Task description = Arrange everything from the row containing "In the captured" down to the final row as a Markdown table with the columns No. and Line, numbering each line and omitting blank lines.

── Exercise inputs ──

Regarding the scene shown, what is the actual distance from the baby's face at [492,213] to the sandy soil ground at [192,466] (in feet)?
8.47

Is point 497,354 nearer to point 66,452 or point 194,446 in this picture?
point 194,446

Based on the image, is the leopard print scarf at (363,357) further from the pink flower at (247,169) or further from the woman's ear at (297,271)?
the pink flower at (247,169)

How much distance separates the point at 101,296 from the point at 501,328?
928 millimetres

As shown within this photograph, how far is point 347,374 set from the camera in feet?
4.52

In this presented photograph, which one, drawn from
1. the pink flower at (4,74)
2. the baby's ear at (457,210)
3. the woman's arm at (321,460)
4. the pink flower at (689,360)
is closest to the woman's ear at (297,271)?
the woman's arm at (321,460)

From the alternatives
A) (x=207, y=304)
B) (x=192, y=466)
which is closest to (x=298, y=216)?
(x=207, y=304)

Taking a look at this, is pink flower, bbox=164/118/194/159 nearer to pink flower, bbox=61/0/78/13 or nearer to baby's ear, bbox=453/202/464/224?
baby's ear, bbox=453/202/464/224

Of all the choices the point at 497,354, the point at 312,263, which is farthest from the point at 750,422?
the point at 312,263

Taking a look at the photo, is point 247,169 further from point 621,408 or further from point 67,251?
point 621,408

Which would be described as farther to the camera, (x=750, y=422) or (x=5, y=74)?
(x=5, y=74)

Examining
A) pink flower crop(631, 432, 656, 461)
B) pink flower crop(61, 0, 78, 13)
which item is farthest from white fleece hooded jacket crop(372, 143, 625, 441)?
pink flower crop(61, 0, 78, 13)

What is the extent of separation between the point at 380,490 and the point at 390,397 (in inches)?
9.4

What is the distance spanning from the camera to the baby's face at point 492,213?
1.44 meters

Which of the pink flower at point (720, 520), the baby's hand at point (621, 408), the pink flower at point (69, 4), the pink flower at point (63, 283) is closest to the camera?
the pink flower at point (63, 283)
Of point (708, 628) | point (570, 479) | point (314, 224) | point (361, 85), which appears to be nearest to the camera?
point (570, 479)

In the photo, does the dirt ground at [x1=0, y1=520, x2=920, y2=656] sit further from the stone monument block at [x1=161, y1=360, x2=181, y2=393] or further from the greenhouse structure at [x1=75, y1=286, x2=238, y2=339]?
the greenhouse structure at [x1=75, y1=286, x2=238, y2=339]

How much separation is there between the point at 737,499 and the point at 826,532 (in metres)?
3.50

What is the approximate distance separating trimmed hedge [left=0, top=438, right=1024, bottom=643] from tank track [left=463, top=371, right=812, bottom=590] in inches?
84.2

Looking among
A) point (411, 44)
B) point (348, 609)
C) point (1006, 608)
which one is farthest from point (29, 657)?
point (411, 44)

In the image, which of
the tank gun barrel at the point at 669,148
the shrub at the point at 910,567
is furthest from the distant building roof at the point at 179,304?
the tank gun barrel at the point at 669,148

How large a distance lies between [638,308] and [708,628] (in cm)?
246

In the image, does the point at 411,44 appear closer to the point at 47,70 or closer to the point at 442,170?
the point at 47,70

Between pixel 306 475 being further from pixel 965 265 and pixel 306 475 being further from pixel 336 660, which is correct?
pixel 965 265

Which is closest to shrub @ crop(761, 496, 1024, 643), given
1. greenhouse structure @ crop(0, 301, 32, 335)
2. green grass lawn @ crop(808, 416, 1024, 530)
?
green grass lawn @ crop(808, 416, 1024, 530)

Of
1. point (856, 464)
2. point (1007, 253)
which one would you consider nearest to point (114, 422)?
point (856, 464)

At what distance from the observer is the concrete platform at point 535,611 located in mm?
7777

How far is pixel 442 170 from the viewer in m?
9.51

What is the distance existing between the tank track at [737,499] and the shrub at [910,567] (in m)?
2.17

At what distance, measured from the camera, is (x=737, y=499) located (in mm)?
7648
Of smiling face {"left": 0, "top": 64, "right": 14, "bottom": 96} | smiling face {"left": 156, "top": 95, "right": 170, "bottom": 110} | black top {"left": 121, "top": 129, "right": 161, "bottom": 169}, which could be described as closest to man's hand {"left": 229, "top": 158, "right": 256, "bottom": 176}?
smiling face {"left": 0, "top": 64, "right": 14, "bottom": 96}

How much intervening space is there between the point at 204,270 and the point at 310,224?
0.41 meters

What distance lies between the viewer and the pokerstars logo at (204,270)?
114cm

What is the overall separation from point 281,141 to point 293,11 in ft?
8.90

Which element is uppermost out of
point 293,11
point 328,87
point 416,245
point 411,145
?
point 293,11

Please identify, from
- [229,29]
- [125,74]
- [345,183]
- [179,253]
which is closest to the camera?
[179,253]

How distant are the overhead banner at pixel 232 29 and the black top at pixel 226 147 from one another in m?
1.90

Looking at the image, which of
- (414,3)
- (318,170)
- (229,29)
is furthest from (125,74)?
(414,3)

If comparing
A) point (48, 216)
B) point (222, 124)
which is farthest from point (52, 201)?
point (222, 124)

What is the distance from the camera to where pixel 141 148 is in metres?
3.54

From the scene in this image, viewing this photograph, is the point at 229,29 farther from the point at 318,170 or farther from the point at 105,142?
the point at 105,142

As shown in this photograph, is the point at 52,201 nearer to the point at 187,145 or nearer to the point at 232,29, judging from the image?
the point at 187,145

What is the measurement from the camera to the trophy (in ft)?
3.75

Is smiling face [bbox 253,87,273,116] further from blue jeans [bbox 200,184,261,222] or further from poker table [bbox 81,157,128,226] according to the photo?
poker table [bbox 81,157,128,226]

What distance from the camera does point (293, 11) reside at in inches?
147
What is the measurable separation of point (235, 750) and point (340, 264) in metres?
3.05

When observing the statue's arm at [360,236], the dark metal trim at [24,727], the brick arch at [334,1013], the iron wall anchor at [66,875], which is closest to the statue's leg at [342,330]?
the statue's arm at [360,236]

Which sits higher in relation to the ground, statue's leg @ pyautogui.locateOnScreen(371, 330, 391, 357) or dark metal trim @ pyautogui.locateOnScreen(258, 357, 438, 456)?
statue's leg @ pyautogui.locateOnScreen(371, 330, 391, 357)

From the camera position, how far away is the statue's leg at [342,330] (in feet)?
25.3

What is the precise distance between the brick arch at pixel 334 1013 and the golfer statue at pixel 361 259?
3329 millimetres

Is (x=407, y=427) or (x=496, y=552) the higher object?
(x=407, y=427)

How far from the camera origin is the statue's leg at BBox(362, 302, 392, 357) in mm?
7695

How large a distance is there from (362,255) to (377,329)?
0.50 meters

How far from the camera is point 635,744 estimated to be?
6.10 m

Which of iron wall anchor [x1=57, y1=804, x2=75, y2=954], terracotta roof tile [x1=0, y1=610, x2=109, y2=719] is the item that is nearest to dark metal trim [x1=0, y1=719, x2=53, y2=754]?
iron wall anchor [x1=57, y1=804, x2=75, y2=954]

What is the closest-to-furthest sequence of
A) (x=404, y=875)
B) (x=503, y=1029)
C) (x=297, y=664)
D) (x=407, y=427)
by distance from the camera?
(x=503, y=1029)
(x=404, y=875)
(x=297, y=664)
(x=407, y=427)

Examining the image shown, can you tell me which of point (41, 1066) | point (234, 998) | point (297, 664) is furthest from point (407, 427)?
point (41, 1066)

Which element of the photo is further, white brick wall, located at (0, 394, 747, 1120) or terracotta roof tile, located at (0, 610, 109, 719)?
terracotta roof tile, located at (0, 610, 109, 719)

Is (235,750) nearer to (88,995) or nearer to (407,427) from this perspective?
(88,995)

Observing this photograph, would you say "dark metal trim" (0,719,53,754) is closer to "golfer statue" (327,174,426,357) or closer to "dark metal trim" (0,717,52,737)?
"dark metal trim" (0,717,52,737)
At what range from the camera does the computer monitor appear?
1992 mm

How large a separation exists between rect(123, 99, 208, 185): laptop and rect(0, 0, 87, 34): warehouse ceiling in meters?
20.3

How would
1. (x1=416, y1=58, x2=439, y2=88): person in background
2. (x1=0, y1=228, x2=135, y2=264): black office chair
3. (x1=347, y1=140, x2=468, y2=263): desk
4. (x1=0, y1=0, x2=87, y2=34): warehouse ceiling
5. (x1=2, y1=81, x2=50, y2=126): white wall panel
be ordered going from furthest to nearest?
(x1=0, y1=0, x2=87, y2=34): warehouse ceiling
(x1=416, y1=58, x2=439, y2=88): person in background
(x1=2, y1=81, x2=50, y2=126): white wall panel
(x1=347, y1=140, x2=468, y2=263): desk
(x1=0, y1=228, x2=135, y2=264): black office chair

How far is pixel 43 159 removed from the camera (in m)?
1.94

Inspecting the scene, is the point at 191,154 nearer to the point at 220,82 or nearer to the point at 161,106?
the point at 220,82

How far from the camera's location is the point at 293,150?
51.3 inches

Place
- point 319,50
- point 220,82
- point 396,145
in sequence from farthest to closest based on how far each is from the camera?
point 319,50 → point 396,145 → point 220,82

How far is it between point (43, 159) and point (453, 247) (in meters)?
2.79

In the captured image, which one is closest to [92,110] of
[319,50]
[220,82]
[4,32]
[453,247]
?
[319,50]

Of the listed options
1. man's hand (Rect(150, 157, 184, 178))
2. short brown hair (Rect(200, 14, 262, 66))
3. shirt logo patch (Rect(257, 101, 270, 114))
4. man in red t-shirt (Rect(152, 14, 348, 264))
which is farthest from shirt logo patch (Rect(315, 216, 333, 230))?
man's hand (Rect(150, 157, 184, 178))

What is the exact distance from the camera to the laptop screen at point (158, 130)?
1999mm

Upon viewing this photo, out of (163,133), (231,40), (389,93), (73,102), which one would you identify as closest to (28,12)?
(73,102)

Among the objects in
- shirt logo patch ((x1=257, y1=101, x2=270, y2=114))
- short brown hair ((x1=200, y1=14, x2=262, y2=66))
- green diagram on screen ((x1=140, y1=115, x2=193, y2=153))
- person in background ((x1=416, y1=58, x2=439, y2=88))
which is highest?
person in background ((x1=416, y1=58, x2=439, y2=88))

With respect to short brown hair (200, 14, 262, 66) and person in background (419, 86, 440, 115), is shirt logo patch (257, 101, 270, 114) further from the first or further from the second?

───

Solution =
| No. | Line |
|---|---|
| 1 | In the captured image, which one is closest to [92,110] of |
| 2 | [319,50] |
| 3 | [220,82] |
| 4 | [4,32] |
| 5 | [453,247] |
| 6 | ? |
| 7 | [319,50] |
| 8 | Of the listed options |
| 9 | 1. man's hand (Rect(150, 157, 184, 178)) |
| 10 | 2. short brown hair (Rect(200, 14, 262, 66)) |
| 11 | 3. shirt logo patch (Rect(257, 101, 270, 114)) |
| 12 | 4. man in red t-shirt (Rect(152, 14, 348, 264)) |
| 13 | which is farthest from shirt logo patch (Rect(315, 216, 333, 230))? |
| 14 | man's hand (Rect(150, 157, 184, 178)) |
| 15 | What is the exact distance from the camera to the laptop screen at point (158, 130)? |
| 16 | 1999mm |
| 17 | Upon viewing this photo, out of (163,133), (231,40), (389,93), (73,102), which one would you identify as closest to (28,12)? |
| 18 | (73,102) |
| 19 | Among the objects in |
| 20 | - shirt logo patch ((x1=257, y1=101, x2=270, y2=114)) |
| 21 | - short brown hair ((x1=200, y1=14, x2=262, y2=66)) |
| 22 | - green diagram on screen ((x1=140, y1=115, x2=193, y2=153)) |
| 23 | - person in background ((x1=416, y1=58, x2=439, y2=88)) |
| 24 | which is highest? |
| 25 | person in background ((x1=416, y1=58, x2=439, y2=88)) |
| 26 | With respect to short brown hair (200, 14, 262, 66) and person in background (419, 86, 440, 115), is shirt logo patch (257, 101, 270, 114) further from the first or further from the second? |